One of the first microarray studies designed to identify a gene-set predictive of prognosis in breast cancer was that undertaken by van’t Veer and colleagues (van’t Veer et al, 2002). They developed a 70-gene set capable of predicting the development of metastatic disease in a group of 98 patients made up of 34 who had developed metastasis within 5-years of follow-up, 40 patients who remained disease-free at 5-years, 18 patients with a BRCA-1 mutation, and 2 patients with a BRCA-2 mutation. The 70-gene signature was subsequently validated in a set of 295 breast cancers, including the group used to train the model, and shown to be more accurate than standard histopathological parameters at predicting outcome in these breast cancer patients (van de Vijver et al, 2002). The signature includes many genes involved in proliferation, and genes associated with invasion, metastasis, stromal integrity and angiogenesis are also represented. This 70-gene prognostic signature classifies patients based on correlation with a “good-prognosis” gene expression profile; a coefficient of greater than 0.4 is classified as good prognosis. The signature was initially criticised for the inclusion of some patients in both the discovery and validation stages (van de Vijver et al, 2002). However, it has been subsequently validated in multiple cohorts of node-positive and node-negative patients and has been shown to outperform traditional clinical and histological parameters at predicting prognosis (Buyse et al, 2006; Mook et al, 2009).
3.3.1. Mammaprint assay
The 70-gene signature was approved by the FDA to become the MammaPrint Assay (Agendia BV, Amsterdam, The Netherlands); the first fully commercialized microarray based multigene assay for breast cancer. This prognostic tool is now available and can be offered to women under the age of 61 years with lymph node negative breast cancer. The MammaPrint test results are dichotomous, indicating either a high or low risk of disease recurrence, and the test performs best at the extremes of the spectrum of disease outcome i.e. identifying patients with a very good or a very poor prognosis.

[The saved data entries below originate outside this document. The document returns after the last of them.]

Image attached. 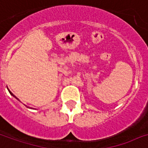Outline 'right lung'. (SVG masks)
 <instances>
[{
	"instance_id": "right-lung-1",
	"label": "right lung",
	"mask_w": 148,
	"mask_h": 148,
	"mask_svg": "<svg viewBox=\"0 0 148 148\" xmlns=\"http://www.w3.org/2000/svg\"><path fill=\"white\" fill-rule=\"evenodd\" d=\"M8 91H9V92H10V93H11V95H12V96H13V97H14V98H16V99H18V98H17V97H15V96H14V94H13V93H12V92H11V91H10V90H8ZM18 100H19V99H18Z\"/></svg>"
}]
</instances>
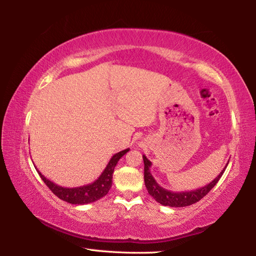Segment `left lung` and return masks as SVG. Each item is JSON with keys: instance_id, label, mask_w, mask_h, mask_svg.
Masks as SVG:
<instances>
[{"instance_id": "left-lung-1", "label": "left lung", "mask_w": 256, "mask_h": 256, "mask_svg": "<svg viewBox=\"0 0 256 256\" xmlns=\"http://www.w3.org/2000/svg\"><path fill=\"white\" fill-rule=\"evenodd\" d=\"M144 184L146 188L148 190V193L152 196L156 201L162 206H168L172 208H180V206H188L193 204V203H196L201 200L203 196H206L210 190L214 188V185L218 183L220 177L222 176L224 170L227 168V164L224 166L222 172L216 177V178L203 188L193 190H188V192H172V190H168L160 186L154 176L151 175L150 172V167H151V162L150 160L144 156Z\"/></svg>"}]
</instances>
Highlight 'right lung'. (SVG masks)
Masks as SVG:
<instances>
[{
  "mask_svg": "<svg viewBox=\"0 0 256 256\" xmlns=\"http://www.w3.org/2000/svg\"><path fill=\"white\" fill-rule=\"evenodd\" d=\"M128 150L130 149H125L112 156L102 175L96 180L84 186H78V188H63V186H60L54 182L47 180L40 170L37 172L44 183L48 186V188L60 200L71 203V204H88V203L99 200L108 193V190L112 188V172H114L116 164Z\"/></svg>",
  "mask_w": 256,
  "mask_h": 256,
  "instance_id": "1",
  "label": "right lung"
}]
</instances>
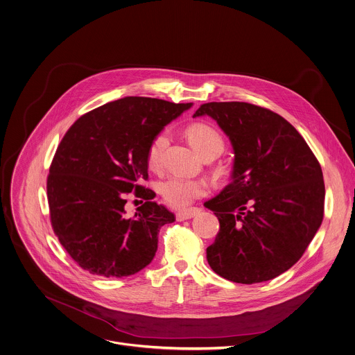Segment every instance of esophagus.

The MammaPrint signature is a purely prognostic tool, and its role as a predictive marker for response to therapy was not examined at the time it was developed. Its’ clinical utility is currently being assessed, however, in a prospective clinical trial called microarray in node negative and 1 to 3 positive lymph node disease may avoid chemotherapy (MINDACT) trial (Cardoso et al, 2008). The trial aims to recruit 6000 patients, all of whom will be assessed by standard clinicopathologic prognostic factors and by the MammaPrint assay. In cases where there is concordance between the standard prognostic factors and the molecular assay, patients will be treated accordingly with adjuvant chemotherapy with or without endocrine therapy for poor prognosis patients. If both assays predict a good prognosis, no adjuvant chemotherapy is given, and adjuvant hormonal therapy is given alone where indicated. In cases where there is disconcordance between the standard clinicopathological prognostic factors and the MammaPrint assays’ prediction of prognosis the patients are randomised to receive adjuvant systemic therapy based on either the clinicopathological or the MammaPrint prognostic prediction results. The expected outcome is that there will be a reduction of 10-15% in the number of patients requiring adjuvant chemotherapy based on the MammaPrint assay prediction. It is envisaged that this trial will answer the questions of what patients can be spared chemotherapy and still have a good prognosis, thus accelerating progress towards the goal of more tailored therapy for breast cancer patients.
3.3.2. Oncotype Dx assay
While MammaPrint was developed as a prognostic assay, the other most widely established commercialized multigene assay Oncotype Dx was developed in a more context specific manner as a prognostic and predictive test to determine the benefit of chemotherapy in women with node-negative, ER-positive breast cancer treated with tamoxifen (Paik et al, 2004). The authors used published microarray datasets, including those that identified the intrinsic breast cancer subtypes and the 70-gene prognostic signature identified by the Netherlands group to develop real time quantitative polymerase chain reaction (RQ-PCR) tests for 250 genes. Research undertaken by the National Surgical Adjuvant Breast and Bowel Project (NSABP) B14 protocol using three independent clinical series, resulted in the development of an optimised 21-gene predictive assay (Paik et al, 2004). The assay has been commercialised as Oncotype® DX by Genomic Health Inc - and consists of a panel of 16 discriminator genes and 5 endogenous control genes which are detected by RQ-PCR using formalin-fixed paraffin embedded (FFPE) sections from standard histopathology blocks. The ability to use FFPE tissue facilitates clinical translation and has allowed retrospective analysis of archived tissue in large cohorts with appropriate follow up data. The assay has been used to generate Recurrence Scores (RS) by differentially weighting the constituent genes which are involved in:
proliferation (MKI67, STK15, BIRC5/Survivin, CCNB1, MYBL2)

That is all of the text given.